Camille
Volver a Lyon fue como sumergirme en agua helada.
Mi pequeño apartamento sobre la florería, mis tazas de té a medio lavar, mi agenda llena de pedidos de bodas ajenas… Todo parecía intacto, como si yo no hubiera cambiado. Como si Julien no hubiera pasado por mi cama. Por mi cuerpo.
Pero yo no era la misma.
Me lancé de cabeza al trabajo. Ataba ramos, organizaba pedidos, regañaba a mi proveedor de rosas por teléfono. Fingía que todo estaba bien. Que no sentía un vacío extraño justo debajo del estómago cada vez que me acordaba de él.

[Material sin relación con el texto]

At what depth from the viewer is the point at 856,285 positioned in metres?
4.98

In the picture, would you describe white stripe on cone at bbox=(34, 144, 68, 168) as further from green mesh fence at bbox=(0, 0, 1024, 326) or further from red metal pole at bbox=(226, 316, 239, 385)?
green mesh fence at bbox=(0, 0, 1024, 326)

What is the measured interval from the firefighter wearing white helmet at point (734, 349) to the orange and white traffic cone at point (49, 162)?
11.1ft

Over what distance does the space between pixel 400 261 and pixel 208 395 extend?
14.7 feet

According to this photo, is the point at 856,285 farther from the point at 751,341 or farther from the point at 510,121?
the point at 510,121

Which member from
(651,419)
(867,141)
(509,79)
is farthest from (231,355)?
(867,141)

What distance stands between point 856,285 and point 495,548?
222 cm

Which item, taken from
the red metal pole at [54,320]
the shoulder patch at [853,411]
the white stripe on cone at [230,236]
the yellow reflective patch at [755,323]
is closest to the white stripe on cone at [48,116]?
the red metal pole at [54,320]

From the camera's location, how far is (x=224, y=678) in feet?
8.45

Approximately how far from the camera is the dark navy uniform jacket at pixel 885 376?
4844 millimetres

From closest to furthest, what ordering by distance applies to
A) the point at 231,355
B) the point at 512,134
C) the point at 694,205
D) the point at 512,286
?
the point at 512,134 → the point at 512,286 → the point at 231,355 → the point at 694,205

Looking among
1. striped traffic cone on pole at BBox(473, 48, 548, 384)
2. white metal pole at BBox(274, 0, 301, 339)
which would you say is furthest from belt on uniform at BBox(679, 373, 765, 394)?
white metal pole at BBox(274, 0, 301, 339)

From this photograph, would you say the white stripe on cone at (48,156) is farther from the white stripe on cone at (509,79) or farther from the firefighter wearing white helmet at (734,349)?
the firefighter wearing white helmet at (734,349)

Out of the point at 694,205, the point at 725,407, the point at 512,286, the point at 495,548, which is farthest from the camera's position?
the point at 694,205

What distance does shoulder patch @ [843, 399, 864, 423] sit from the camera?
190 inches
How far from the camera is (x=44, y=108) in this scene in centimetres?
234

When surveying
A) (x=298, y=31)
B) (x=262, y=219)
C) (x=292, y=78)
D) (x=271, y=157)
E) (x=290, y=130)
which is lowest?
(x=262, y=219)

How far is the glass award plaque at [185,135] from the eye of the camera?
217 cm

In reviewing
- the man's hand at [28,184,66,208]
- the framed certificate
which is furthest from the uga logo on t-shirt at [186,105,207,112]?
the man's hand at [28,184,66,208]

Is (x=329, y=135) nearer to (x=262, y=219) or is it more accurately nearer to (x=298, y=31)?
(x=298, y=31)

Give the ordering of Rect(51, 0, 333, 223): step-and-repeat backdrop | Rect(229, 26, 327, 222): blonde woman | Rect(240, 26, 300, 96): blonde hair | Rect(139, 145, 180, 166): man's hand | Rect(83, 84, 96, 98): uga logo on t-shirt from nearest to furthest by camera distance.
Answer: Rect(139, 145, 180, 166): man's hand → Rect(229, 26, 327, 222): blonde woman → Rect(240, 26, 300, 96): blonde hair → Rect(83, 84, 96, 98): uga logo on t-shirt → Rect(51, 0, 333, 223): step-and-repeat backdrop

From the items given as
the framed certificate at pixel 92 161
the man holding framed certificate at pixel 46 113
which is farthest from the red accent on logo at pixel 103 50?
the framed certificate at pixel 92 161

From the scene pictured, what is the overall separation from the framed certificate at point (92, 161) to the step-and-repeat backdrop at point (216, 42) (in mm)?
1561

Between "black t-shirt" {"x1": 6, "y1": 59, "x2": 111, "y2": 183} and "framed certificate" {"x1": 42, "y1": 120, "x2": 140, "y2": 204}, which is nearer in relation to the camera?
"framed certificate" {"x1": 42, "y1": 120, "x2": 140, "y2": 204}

Pasaron días. Una semana. Luego otra. Julien no llamó. Yo tampoco. A veces me descubría a punto de escribirle un mensaje. «¿Volverás a Lyon?» —borraba la pregunta antes de enviar nada.
Al principio solo era la tristeza. Después llegó algo más.
Las náuseas. Los mareos. La cabeza dándome vueltas mientras colocaba girasoles en cubos de agua fría. Una mañana casi me desmayé tras preparar un pedido enorme para un hotel.
—¡Camille! —Chloé me atrapó justo a tiempo. Había pasado a visitarme sin avisar. —Estás pálida. ¿Has comido algo?
—Solo estoy cansada —mentí. Me solté de su brazo. —Debo terminar estos ramos.
Ella me miró raro. Empezó a sospechar, lo vi en sus ojos. Pero no dijo nada. Me dejó sola tras prometer que volvería con sopa caliente.
Ese día cerré la tienda antes de tiempo. Me tumbé en el sofá, abrazada a una manta, intentando recordar cada detalle de esa noche: la forma en que Julien me besó, lo que susurró contra mi cuello, el calor que todavía sentía si cerraba los ojos.
Pero cada recuerdo chocaba contra el silencio de ahora. Contra la ausencia de sus mensajes. Contra su coche alejándose en Provenza.
Me llevé una mano al vientre. Una punzada de miedo se mezcló con algo que no quería nombrar todavía.
Tal vez era solo estrés. Tal vez era solo culpa.
Pero, en el fondo, ya sabía que no era solo eso.
Algo estaba cambiando dentro de mí. Y ni Julien, ni mis flores, ni yo misma estaba lista para enfrentar lo que significaba.